Personal information
- Full name: Francisca Soares Martins
- National team: Portugal
- Born: 27 June 2003 (age 23) Felgueiras, Portugal

Sport
- Sport: Swimming
- Strokes: Freestyle
- Club: Foca - Clube de Natação de Felgueiras

Medal record
Women's swimming
Representing Portugal
European Championships (LC)
| Bronze medal – third place | 2024 Belgrade | 400 m freestyle |
Mediterranean Games
| Gold medal – first place | 2026 Taranto | 400 m freestyle |
| Bronze medal – third place | 2026 Taranto | 200 m freestyle |
| Bronze medal – third place | 2026 Taranto | 800 m freestyle |
| Bronze medal – third place | 2026 Taranto | 4×100 m mixed medley |
World University Games
| Gold medal – first place | 2025 Rhine-Ruhr | 400 m freestyle |
| Silver medal – second place | 2025 Rhine-Ruhr | 800 m freestyle |
European U23 Championships
| Silver medal – second place | 2025 Samorin | 400 m freestyle |

= Francisca Martins =

Portuguese swimmer (born 2003)

Francisca Soares Martins (born 27 June 2003) is a Portuguese swimmer. She specialise in freestyle swimming.

== Personal life ==
Martins enrolled at the University of Minho where she studied Economy. In February 2026 she was distinguished as female athlete of the year at the XXIV Sports Gala of the university.

== Career ==
In 2024 Martins won bronze in the 400m freestyle at the European Championships in Belgrade.

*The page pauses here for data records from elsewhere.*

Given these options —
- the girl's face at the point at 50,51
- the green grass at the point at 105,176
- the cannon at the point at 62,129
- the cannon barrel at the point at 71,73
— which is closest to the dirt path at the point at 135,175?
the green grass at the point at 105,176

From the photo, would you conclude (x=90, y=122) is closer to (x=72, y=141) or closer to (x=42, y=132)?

The following year she took part in the U-23 European Championships in Šamorín, winning silver in the 400m freestyle. The following month she competed at the Universiade in Rhine-Rhur, winning silver in the 800m freestyle and gold in the 400m competition, also gaining a national record in the latter.

Competing at the 2026 European Championships in Paris she took 8th place in the 800m freestyle and 4th place in the 400m freestyle, improving her own national record. In August she competed at the 2026 Mediterranean Games in Taranto, winning gold in the 400 metre freestyle.